Segment Start: DATA RECORDS

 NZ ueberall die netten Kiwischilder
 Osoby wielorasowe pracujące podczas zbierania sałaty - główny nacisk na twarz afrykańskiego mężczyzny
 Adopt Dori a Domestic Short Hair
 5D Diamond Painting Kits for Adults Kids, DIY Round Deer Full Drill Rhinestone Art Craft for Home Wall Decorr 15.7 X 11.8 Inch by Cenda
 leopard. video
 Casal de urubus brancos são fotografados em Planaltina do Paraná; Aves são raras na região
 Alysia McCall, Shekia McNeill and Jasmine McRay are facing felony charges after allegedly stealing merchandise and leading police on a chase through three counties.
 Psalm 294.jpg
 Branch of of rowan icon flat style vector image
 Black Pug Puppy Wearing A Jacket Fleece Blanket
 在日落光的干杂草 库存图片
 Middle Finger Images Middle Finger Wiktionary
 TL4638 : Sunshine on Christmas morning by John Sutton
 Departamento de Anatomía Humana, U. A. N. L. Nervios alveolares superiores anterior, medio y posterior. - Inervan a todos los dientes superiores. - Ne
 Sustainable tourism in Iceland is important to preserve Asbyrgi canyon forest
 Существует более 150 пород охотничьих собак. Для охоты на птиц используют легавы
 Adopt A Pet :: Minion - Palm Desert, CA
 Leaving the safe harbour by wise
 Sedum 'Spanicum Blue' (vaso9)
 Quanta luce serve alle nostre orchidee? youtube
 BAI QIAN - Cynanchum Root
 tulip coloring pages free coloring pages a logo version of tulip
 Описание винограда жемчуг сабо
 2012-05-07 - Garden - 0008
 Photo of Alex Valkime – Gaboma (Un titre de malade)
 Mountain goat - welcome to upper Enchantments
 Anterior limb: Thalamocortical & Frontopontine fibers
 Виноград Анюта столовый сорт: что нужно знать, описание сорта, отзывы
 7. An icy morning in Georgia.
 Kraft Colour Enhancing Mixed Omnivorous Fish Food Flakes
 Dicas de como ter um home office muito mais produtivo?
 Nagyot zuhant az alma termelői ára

Segment End: DATA RECORDS

WHAT YOU SHOULD DO: Provide the count of lines in the data above containing "Adopt", and nothing further.

ANSWER SPACE: 2